*Required task 1*. From the complete workflow notebook page, reproduce the passage that begins at the words "What you will" and stops after "Cell 2 (Markdown)".
*Required task 2*. What hardware does the complete workflow notebook page list as its requirement?

*Excerpted passage*.
Skip to content

10 Complete Workflow (Kaggle)

Source: notebooks/10-complete-workflow-llamatelemetry-v0-1-1-e1.ipynb

Notebook focus

This page is a cell-by-cell walkthrough of the notebook, explaining the intent of each step and showing the exact code executed.

Cell-by-cell walkthrough

Cell 1 (Markdown)

10 Complete Workflow (Kaggle)

End-to-end pipeline: OTLP environment setup, server preset launch, instrumented client, and inference — all in one notebook.

What you will learn: - Load Grafana OTLP credentials from Kaggle Secrets - Start llama-server from a preset - Create an instrumented client with OpenTelemetry - Run inference with full observability

Requirements: Kaggle T4 x2. Optional: Grafana Cloud OTLP secrets.

Cell 2 (Markdown)

*Entries*.

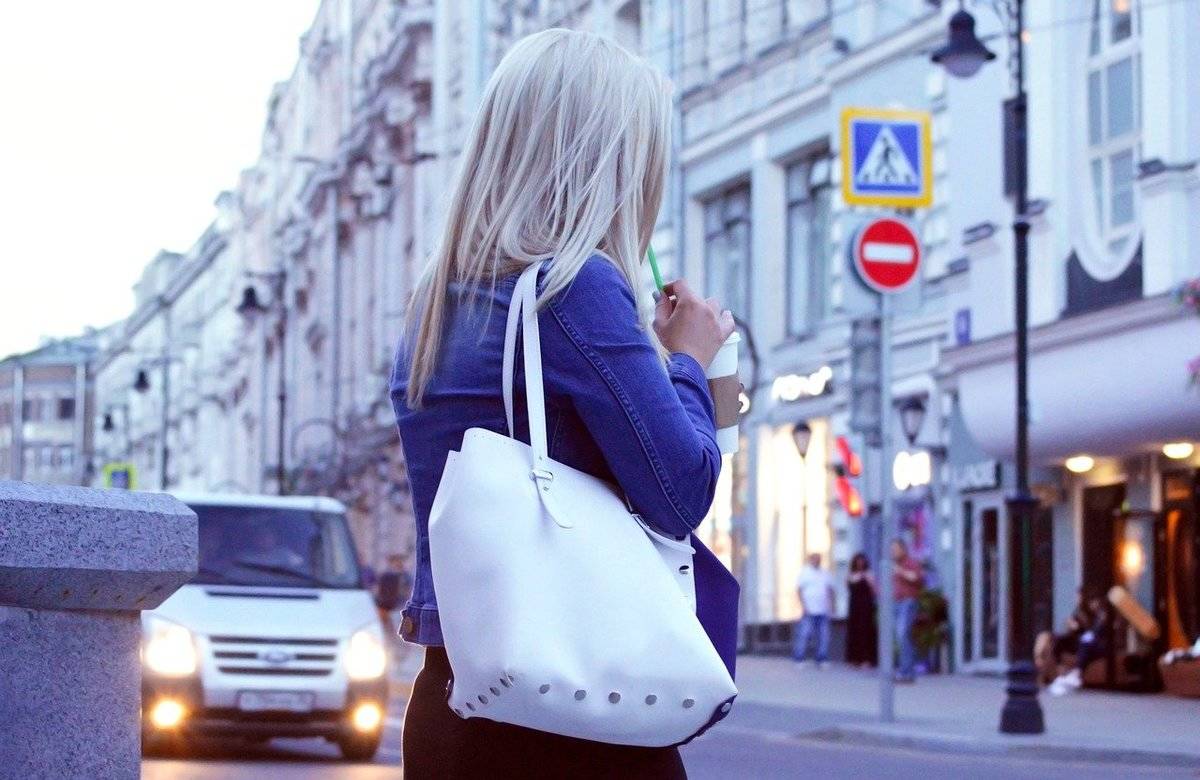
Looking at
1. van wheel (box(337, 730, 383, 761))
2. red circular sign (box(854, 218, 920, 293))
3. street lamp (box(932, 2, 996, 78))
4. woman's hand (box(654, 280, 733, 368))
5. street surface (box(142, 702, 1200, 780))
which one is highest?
street lamp (box(932, 2, 996, 78))

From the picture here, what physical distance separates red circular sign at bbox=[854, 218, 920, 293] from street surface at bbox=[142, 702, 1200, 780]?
3.61 meters

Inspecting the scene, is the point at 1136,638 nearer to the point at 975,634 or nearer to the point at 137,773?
the point at 975,634

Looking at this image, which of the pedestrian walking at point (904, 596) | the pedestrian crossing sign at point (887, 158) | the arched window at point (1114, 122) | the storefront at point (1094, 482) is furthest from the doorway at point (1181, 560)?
the pedestrian crossing sign at point (887, 158)

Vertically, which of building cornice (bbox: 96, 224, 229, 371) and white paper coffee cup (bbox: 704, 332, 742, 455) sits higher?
building cornice (bbox: 96, 224, 229, 371)

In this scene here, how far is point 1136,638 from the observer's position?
25578 mm

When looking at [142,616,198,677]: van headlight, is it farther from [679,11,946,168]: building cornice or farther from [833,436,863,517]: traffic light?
[833,436,863,517]: traffic light

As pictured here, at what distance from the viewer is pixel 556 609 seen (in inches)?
111

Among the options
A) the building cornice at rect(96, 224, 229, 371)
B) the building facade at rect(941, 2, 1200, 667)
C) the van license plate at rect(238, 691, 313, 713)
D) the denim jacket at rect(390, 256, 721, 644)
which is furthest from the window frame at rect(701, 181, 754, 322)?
the building cornice at rect(96, 224, 229, 371)

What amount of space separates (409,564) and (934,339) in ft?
87.5

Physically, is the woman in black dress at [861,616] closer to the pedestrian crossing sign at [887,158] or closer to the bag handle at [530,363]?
the pedestrian crossing sign at [887,158]

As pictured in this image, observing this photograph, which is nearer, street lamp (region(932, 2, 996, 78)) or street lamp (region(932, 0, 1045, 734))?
street lamp (region(932, 0, 1045, 734))

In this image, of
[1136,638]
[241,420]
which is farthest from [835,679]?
[241,420]

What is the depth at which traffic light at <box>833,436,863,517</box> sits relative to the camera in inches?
1297

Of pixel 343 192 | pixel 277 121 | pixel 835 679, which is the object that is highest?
pixel 277 121
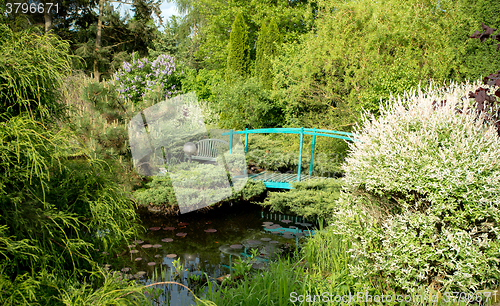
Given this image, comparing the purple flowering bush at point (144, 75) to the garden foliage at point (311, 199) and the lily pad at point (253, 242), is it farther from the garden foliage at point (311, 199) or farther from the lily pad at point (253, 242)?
the lily pad at point (253, 242)

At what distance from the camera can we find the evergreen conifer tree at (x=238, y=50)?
1441 cm

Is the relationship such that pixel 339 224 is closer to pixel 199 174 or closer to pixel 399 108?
pixel 399 108

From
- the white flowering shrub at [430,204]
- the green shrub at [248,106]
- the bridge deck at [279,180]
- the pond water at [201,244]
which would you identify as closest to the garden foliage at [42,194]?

*Correct response 1*.
What you will learn: - Load Grafana OTLP credentials from Kaggle Secrets - Start llama-server from a preset - Create an instrumented client with OpenTelemetry - Run inference with full observability

Requirements: Kaggle T4 x2. Optional: Grafana Cloud OTLP secrets.

Cell 2 (Markdown)

*Correct response 2*. Kaggle T4 x2.